*Supplied records*.
★ ★ ★ ★ ★

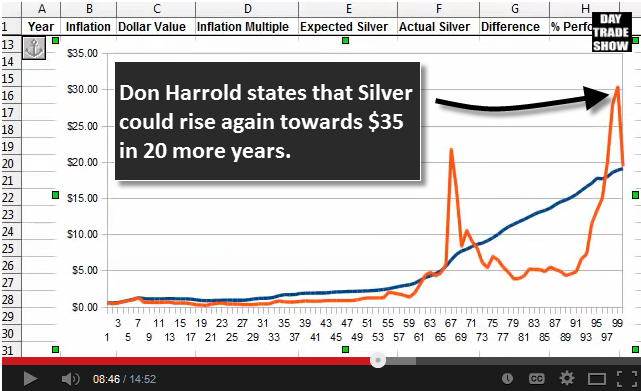 Harrold 2013 Chart annotations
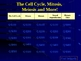 JEOPARDY! The Cell Cycle, Mitosis, Meiosis, and More!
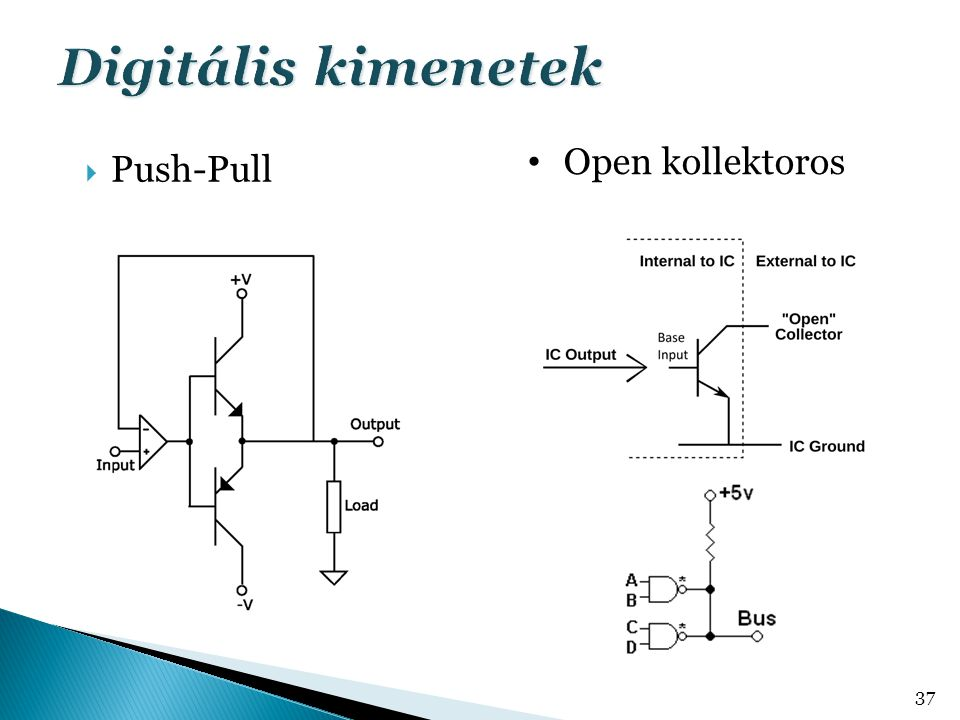 Digitális kimenetek Open kollektoros Push-Pull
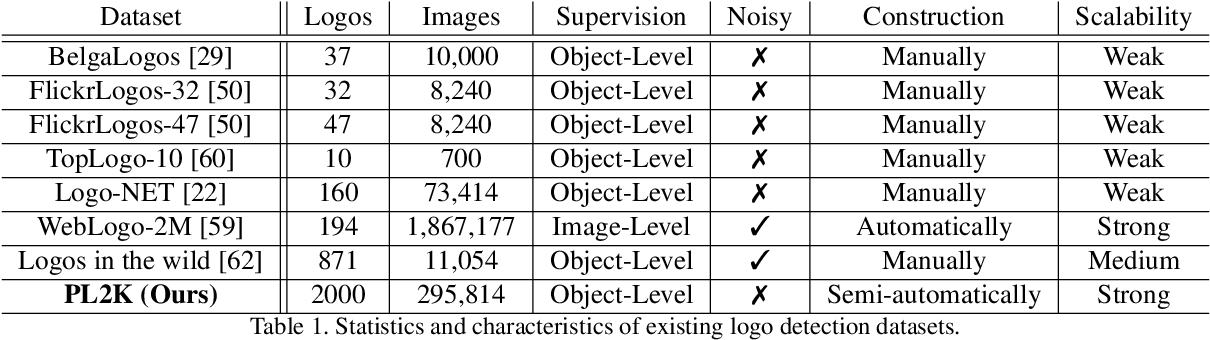 Figure 2 for Scalable Logo Recognition using Proxies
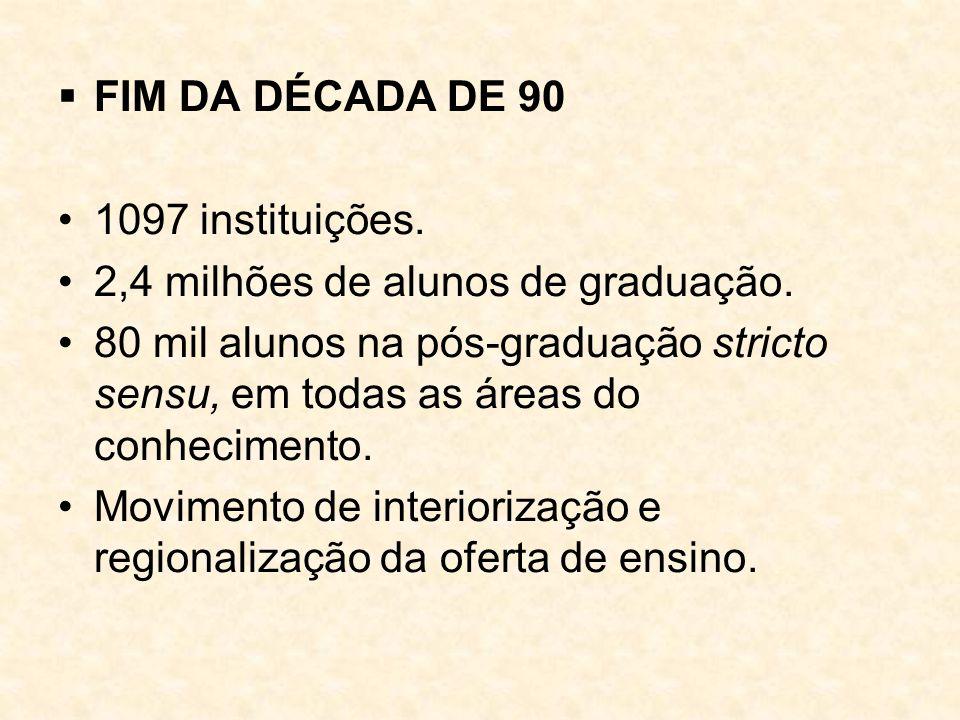  FIM DA DÉCADA DE 90 1097 instituições. 2,4 milhões de alunos de graduação. 80 mil alunos na pós-graduação stricto sensu, em todas as áreas do conhec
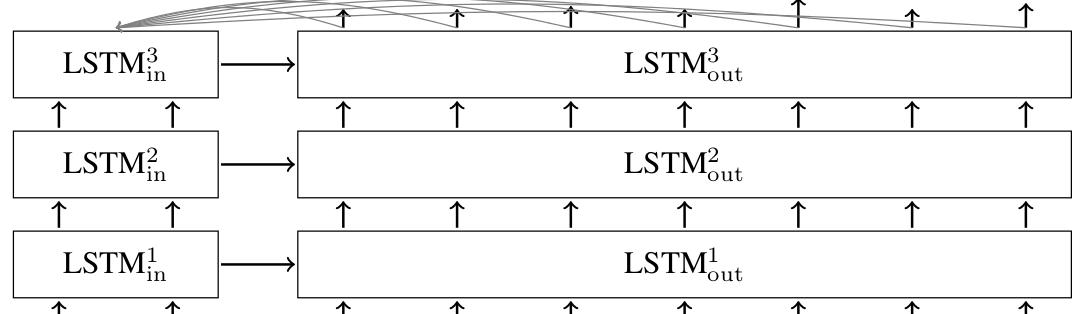 Модели Sequence-to-Sequence Ч.1 - 3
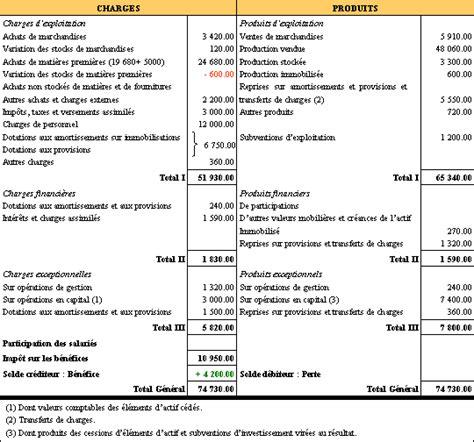 td 1 analyse de l activite et tableau de resultat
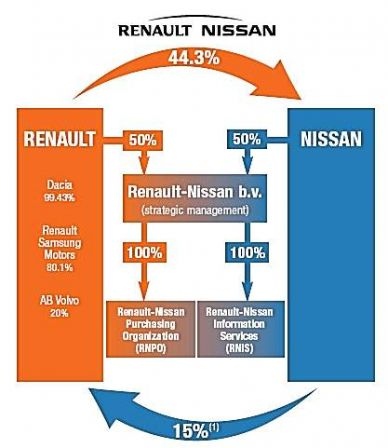 nissan strategic management report On whether the management report is prepared in accordance a practical guide to the strategic report whilst boards should have a general picture of shareholder.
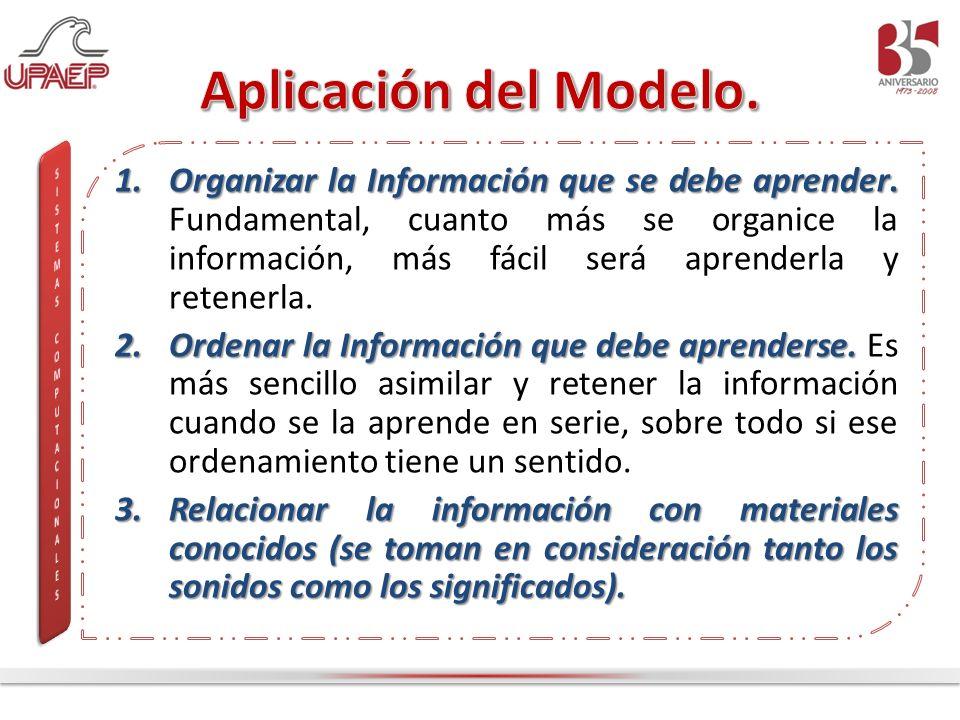 Aplicación del Modelo.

★ ★ ★ ★ ★

With the pictures omitted, copy exactly the lines of the listing above starting at the line containing "JEOPARDY! The Cell" and ending at the line containing "td 1 analyse", both included.

 JEOPARDY! The Cell Cycle, Mitosis, Meiosis, and More!
 Digitális kimenetek Open kollektoros Push-Pull
 Figure 2 for Scalable Logo Recognition using Proxies
  FIM DA DÉCADA DE 90 1097 instituições. 2,4 milhões de alunos de graduação. 80 mil alunos na pós-graduação stricto sensu, em todas as áreas do conhec
 Модели Sequence-to-Sequence Ч.1 - 3
 td 1 analyse de l activite et tableau de resultat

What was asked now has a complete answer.